== GIVEN INSTRUCTION ==
Print, exactly as given, each line of the data from the line containing "Based on the" up to and including its last line.

---- RECORDS PROVIDED

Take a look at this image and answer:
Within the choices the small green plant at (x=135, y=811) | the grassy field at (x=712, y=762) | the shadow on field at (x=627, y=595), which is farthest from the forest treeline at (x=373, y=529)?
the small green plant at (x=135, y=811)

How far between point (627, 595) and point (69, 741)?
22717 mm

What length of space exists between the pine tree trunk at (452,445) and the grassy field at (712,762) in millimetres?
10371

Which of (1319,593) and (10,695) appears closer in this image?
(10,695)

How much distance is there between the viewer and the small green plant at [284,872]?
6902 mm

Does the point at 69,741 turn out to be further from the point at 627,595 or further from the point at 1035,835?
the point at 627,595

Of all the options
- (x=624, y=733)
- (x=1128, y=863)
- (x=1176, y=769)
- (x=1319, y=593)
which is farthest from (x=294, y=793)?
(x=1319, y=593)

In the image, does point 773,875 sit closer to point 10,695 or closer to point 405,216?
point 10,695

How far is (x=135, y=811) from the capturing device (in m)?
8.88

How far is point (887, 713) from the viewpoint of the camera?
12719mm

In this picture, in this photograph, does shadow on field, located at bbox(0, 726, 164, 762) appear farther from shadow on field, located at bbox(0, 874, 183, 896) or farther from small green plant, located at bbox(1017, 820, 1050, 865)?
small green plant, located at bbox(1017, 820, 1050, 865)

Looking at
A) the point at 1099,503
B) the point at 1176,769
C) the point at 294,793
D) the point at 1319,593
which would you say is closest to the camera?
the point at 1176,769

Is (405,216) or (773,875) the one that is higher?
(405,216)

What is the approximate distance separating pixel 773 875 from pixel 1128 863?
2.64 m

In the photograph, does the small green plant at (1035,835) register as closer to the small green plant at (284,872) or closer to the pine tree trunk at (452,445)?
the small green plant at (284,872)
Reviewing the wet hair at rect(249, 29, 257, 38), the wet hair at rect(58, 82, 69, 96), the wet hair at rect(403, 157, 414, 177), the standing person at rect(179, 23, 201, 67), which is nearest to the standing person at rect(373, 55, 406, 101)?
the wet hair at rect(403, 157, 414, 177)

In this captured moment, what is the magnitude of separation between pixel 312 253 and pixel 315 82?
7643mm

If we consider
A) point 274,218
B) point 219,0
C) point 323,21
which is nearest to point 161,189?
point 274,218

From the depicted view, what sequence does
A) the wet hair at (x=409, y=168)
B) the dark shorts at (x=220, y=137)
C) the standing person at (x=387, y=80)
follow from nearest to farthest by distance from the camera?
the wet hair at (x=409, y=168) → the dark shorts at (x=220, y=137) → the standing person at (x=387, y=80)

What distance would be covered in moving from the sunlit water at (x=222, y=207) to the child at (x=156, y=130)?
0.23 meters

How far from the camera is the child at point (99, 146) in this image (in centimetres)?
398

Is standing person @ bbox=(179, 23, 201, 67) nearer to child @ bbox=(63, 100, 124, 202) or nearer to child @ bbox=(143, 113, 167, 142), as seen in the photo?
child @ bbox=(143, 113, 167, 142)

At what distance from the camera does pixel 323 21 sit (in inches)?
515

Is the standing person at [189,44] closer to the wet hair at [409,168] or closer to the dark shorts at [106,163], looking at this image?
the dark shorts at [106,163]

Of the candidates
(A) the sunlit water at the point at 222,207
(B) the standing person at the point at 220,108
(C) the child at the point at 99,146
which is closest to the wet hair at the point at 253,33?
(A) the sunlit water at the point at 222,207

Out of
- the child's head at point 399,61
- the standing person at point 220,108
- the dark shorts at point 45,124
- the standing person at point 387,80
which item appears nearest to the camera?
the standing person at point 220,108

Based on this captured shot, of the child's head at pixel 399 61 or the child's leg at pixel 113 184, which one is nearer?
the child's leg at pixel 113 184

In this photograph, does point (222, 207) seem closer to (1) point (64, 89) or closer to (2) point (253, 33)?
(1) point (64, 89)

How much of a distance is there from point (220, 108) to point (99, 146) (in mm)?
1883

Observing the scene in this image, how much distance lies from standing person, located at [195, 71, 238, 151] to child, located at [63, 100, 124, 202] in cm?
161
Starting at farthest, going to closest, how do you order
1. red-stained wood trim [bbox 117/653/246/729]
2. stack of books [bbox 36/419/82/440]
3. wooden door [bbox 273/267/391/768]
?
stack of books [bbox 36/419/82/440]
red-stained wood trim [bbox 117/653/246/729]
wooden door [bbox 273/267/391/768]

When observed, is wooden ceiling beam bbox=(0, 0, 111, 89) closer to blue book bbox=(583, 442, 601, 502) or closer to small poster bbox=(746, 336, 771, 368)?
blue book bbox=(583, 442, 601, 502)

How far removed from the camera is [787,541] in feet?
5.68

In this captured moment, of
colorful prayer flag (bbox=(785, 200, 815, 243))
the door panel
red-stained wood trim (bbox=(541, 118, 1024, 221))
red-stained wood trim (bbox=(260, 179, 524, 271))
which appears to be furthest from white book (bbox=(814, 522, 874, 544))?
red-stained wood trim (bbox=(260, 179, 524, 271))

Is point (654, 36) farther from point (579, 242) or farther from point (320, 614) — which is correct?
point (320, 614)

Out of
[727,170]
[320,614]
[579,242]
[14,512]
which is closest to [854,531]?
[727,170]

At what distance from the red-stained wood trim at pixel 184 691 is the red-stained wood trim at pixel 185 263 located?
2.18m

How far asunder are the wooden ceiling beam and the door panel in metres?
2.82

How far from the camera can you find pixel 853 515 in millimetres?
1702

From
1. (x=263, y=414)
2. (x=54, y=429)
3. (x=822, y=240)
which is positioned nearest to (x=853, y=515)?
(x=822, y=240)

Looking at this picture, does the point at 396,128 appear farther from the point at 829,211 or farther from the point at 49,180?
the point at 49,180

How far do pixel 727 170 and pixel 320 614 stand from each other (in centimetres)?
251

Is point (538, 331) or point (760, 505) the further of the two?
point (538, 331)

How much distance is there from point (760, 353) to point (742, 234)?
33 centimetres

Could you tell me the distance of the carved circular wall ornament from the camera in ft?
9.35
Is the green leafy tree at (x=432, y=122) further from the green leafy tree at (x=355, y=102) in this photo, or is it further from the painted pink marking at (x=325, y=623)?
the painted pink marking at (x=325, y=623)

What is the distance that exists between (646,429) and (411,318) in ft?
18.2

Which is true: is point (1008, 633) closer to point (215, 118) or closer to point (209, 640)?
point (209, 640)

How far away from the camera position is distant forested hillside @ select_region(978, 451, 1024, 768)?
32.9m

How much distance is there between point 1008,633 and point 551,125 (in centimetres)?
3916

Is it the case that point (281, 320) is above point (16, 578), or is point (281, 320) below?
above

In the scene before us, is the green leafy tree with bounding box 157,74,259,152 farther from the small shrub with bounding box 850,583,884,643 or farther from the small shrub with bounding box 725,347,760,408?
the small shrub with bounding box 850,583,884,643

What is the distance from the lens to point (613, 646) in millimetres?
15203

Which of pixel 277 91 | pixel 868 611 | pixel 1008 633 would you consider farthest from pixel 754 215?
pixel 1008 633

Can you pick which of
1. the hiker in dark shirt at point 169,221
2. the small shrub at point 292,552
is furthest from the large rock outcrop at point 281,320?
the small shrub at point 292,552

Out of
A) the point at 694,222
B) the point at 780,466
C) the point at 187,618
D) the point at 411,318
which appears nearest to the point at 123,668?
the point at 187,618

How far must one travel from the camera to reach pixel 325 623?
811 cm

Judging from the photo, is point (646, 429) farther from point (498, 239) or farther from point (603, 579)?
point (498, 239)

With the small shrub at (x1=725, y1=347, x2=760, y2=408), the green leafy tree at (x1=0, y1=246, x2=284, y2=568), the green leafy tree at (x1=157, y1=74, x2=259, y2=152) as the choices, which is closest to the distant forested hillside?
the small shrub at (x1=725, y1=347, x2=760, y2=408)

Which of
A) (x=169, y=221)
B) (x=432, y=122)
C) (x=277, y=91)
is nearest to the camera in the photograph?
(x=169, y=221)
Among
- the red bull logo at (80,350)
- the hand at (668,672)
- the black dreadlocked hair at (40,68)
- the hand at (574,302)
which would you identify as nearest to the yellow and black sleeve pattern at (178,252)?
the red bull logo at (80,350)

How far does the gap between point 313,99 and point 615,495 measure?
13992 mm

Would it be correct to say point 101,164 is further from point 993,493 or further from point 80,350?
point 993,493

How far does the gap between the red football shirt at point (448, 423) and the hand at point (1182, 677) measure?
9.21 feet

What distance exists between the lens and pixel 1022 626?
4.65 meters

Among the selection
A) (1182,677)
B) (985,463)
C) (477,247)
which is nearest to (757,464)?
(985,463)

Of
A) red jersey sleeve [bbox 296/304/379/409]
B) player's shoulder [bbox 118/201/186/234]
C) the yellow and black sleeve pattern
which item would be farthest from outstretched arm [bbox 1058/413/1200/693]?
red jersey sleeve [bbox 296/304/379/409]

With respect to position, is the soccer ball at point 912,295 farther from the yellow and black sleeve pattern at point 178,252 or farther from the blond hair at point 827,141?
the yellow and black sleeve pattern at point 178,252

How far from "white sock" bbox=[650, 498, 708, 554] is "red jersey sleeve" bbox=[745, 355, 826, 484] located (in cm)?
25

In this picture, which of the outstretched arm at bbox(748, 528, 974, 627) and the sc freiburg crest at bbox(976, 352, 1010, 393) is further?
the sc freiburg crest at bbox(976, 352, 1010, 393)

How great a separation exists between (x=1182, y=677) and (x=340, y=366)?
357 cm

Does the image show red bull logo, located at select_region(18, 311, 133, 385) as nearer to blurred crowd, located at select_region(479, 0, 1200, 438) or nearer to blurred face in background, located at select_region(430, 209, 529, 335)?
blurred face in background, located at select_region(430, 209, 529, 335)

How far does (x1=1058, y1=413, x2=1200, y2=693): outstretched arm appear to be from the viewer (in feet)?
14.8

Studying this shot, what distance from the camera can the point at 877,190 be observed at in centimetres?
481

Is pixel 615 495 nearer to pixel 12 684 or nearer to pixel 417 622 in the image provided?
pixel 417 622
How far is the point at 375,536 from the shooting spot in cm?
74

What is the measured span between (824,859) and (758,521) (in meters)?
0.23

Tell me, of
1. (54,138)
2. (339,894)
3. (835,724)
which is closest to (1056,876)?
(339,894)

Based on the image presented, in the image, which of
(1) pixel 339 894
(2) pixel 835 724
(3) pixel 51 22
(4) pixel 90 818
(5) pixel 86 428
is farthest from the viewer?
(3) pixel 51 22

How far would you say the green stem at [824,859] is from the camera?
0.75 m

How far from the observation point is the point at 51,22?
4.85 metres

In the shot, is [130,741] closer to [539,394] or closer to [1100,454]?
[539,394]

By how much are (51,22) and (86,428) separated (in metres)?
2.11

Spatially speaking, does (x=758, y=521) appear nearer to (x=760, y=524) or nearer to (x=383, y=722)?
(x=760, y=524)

--------

== ANSWER IN FULL ==
Based on the image presented, in the image, which of
(1) pixel 339 894
(2) pixel 835 724
(3) pixel 51 22
(4) pixel 90 818
(5) pixel 86 428
is farthest from the viewer?
(3) pixel 51 22

How far would you say the green stem at [824,859] is from the camera?
0.75 m

How far from the observation point is the point at 51,22?
4.85 metres

In the shot, is [130,741] closer to [539,394] or closer to [1100,454]?
[539,394]

By how much are (51,22) and (86,428) separated (in metres)?
2.11

Spatially speaking, does (x=758, y=521) appear nearer to (x=760, y=524) or nearer to (x=383, y=722)?
(x=760, y=524)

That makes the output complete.